I have a companion computer (RPi) that is connected to the Pixhawk (via regular UART). Companion computer runs mavproxy. Within Mavproxy I use the ntrip module. The ntrip module gets corrections from a rtk2go site, and sends them to the Pixhawk, which sends them to the GPS.
It’s been a while since I posted an update… Today all systems were working and I was mowing. This rover has a 3-blade 54" deck and mows much faster than my prior 42" deck.
Christopher, that is an awesome build! I was going to ask about runtime, but I see your answer below. That is quite good. I have not been on here as much as I should, so I apologize for the late response! I’ve got a little work to do to get my “new” mower running and have not had time. Some GREAT friends gave me a big jump start. I’ll report soon!
I look forward to hearing more about your mower as you get more time with it operating.
Unless something has changed with ArduPilot recently, don’t use 10Hz. It will work and may lull you into a sense that the faster rate is even working better, but @tridge proved quite conclusively to me that the higher update rate is detrimental and results in higher EKF yaw innovations (at least on a Cube Orange with ArduSimple hardware as of early last year).
EDIT: Just saw that you’re using 4.1. 10Hz is a bad idea for sure with that firmware. I know there have been some improvements to the uBlox GPS drivers since, but I don’t think any of them overcome the message rate limitation with moving baseline configs.
Unless a developer weighs in to the contrary, keep your update rate to 5Hz.

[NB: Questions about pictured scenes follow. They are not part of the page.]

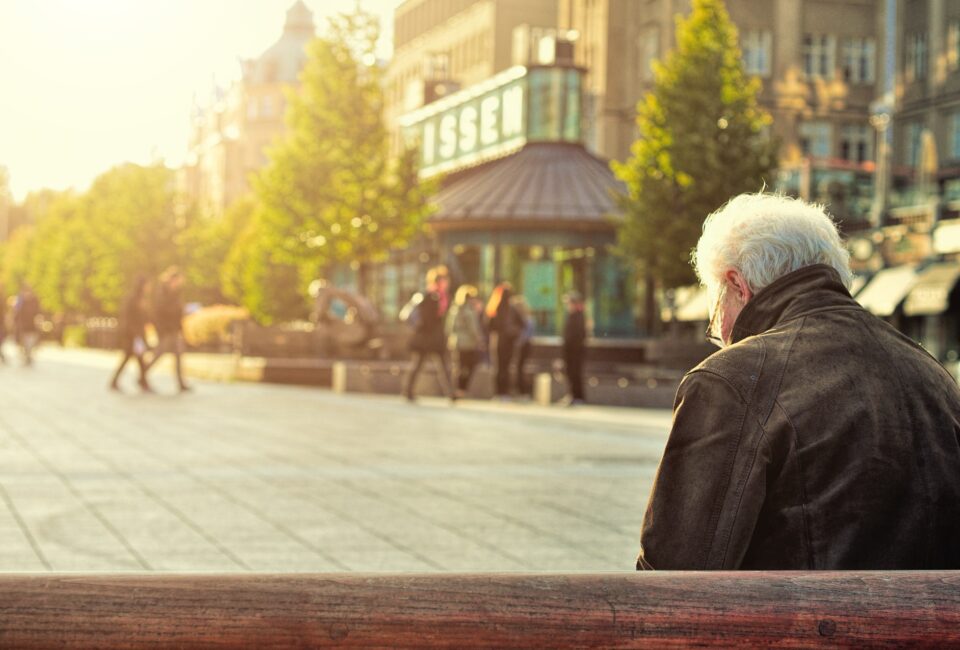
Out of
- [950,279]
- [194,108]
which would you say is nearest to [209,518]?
[950,279]

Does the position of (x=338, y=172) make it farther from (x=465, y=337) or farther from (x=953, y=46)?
(x=953, y=46)

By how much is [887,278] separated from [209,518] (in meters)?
34.4

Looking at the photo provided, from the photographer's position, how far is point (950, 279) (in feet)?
130

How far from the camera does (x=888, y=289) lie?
41375 millimetres

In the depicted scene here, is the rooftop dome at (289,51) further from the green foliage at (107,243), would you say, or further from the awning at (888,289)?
the awning at (888,289)

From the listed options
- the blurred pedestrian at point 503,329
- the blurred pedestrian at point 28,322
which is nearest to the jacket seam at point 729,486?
the blurred pedestrian at point 503,329

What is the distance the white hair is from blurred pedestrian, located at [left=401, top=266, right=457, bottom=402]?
20.5 m

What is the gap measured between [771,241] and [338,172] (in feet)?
117

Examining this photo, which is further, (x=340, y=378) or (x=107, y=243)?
(x=107, y=243)

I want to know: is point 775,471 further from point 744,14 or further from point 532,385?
point 744,14

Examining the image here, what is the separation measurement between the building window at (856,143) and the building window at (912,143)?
2.38 m

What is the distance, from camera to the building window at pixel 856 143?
2480 inches

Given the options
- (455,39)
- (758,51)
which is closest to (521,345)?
(758,51)

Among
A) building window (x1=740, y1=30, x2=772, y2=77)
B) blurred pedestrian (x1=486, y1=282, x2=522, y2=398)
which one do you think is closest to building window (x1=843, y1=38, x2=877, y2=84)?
building window (x1=740, y1=30, x2=772, y2=77)
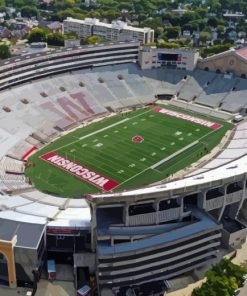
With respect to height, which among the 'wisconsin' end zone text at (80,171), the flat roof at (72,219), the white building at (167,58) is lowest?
the 'wisconsin' end zone text at (80,171)

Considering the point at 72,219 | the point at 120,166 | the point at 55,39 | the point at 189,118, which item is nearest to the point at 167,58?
the point at 189,118

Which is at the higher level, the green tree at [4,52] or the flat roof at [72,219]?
the green tree at [4,52]

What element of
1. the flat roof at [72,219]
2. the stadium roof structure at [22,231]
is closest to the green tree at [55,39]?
the flat roof at [72,219]

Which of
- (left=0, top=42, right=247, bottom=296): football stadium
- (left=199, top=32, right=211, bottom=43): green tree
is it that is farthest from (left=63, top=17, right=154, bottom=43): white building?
(left=0, top=42, right=247, bottom=296): football stadium

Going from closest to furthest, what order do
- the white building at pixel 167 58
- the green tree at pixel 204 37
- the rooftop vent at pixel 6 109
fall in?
1. the rooftop vent at pixel 6 109
2. the white building at pixel 167 58
3. the green tree at pixel 204 37

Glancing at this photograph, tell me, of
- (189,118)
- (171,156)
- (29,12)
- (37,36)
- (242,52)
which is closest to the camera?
(171,156)

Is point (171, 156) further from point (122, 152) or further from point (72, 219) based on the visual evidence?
point (72, 219)

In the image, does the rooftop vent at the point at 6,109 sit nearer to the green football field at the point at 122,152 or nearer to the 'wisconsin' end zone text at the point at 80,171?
the green football field at the point at 122,152
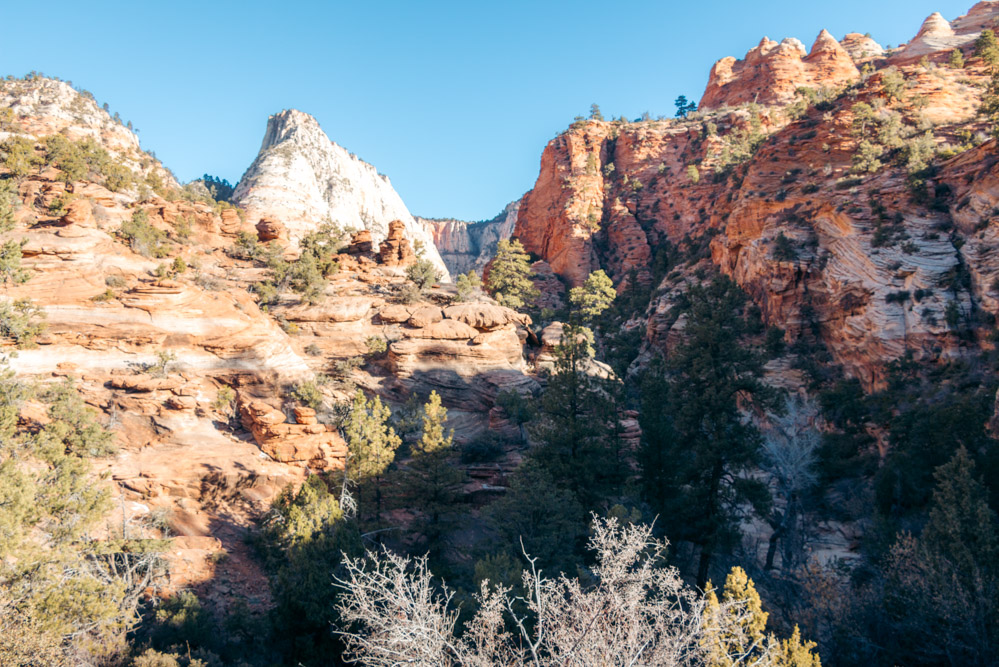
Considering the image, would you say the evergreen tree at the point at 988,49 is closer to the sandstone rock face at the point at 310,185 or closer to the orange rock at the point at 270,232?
the sandstone rock face at the point at 310,185

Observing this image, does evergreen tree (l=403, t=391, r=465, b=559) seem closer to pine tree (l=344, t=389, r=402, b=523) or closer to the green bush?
pine tree (l=344, t=389, r=402, b=523)

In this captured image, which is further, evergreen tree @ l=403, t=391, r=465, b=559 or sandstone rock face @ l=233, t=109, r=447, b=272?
sandstone rock face @ l=233, t=109, r=447, b=272

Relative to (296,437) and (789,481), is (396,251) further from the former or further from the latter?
(789,481)

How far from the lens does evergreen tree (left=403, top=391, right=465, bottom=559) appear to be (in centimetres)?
1825

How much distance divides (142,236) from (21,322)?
878 cm

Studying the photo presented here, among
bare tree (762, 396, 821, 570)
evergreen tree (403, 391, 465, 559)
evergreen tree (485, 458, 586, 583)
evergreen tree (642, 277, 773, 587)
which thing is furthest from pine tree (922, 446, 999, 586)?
evergreen tree (403, 391, 465, 559)

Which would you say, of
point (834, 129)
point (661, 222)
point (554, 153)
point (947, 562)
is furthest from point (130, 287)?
point (554, 153)

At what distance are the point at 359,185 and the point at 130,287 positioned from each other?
68152 millimetres

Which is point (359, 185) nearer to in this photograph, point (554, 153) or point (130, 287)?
point (554, 153)

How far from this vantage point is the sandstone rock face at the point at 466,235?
391 feet

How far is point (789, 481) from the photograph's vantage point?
18203 millimetres

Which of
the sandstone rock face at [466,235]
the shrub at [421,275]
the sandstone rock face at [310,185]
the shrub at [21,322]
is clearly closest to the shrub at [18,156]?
the shrub at [21,322]

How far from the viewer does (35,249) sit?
71.7ft

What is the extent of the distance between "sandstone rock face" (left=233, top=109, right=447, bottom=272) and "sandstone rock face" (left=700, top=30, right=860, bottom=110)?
51629 mm
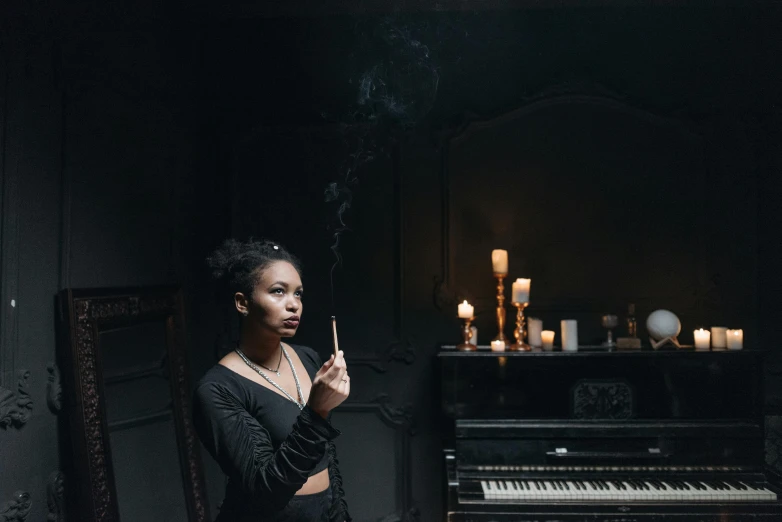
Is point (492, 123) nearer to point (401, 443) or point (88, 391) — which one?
point (401, 443)

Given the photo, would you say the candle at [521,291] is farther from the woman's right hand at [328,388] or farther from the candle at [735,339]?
the woman's right hand at [328,388]

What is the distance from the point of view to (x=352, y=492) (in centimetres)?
429

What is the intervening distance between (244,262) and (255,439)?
1.93 feet

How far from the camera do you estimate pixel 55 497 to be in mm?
2639

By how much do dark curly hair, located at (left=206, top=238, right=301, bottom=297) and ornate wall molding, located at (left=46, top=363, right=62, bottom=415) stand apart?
105cm

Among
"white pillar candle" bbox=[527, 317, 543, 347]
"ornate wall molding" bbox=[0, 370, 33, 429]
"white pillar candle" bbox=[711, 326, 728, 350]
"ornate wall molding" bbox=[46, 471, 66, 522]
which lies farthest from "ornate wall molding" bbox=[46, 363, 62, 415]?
"white pillar candle" bbox=[711, 326, 728, 350]

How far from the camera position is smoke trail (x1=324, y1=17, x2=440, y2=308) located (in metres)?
4.34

If you are experiencing issues with straight line tracking, it’s not a GPS position problem, but rather a known limitation of the position controller in Rover 4.3+ which is under revision as we speak. We have collectively given S-Curve nav a bad name by blaming it for the issues, but in reality, it isn’t the S-Curve turns to blame, but rather the entirely new nav controller that happens to also calculate S-Curves.
If I recall correctly, your vehicles are all electric, which should make tuning the position controller a bit easier than the boats and hydrostatic stuff that has proven very stubborn to tune well with the new control scheme.
I have noticed a bit more left & right “seeking” while driving a straight line after upgrading from 4.1.x to 4.3.x, but, performance is acceptable to me. I have a 1.37 meter wide deck and I space strips by 1.2 meter, allowing 0.17 meter of overlap. I’m sure I haven’t squeezed all I can out of the controller tuning. That said, if there’s an improvement in the pipeline, I’ll gladly use it! Of course it would be nice to squeeze another 0.1 meter strip width, another 8ish % efficiency.
For me the biggest efficiency gain will come from turning without stopping (i.e. not doing pivot turns). Depending on the lawn I’m mowing I can spend up to 30% of my time (and battery) doing pivot turns…
In my experience the electric drivetrain has lent itself to the Ardurover tuning pretty well.
U-blox max frequency specs with ZED-F9P firmware v1.32 are:
7Hz with full constellations
10Hz with GPS+GLO+GAL
many people use it at 10Hz with full constellations but they may lose some epochs from time to time.
Unfortunately I don’t field experience working at high frequencies with Pixhawk+Ardupilot
@Yuri_Rage could you take a look at this logfile and let me know what you suggest? The mower would arrive at a waypoint, then, start to turn, but would turn very quickly and overshoot the heading at which it should leave the waypoint, then oscillate around the path (gradually oscillating less and less) towards the next waypoint. https://drive.google.com/file/d/1OlXQAcEqRX3eC52ald0IPRtXZYj4QTFI/view?usp=share_link
cc @rmackay9 in case you want to take a look… I think the lower level speed and tuning controllers are working well, and I started with the recommended default values from here Tuning Navigation — Rover documentation (mostly).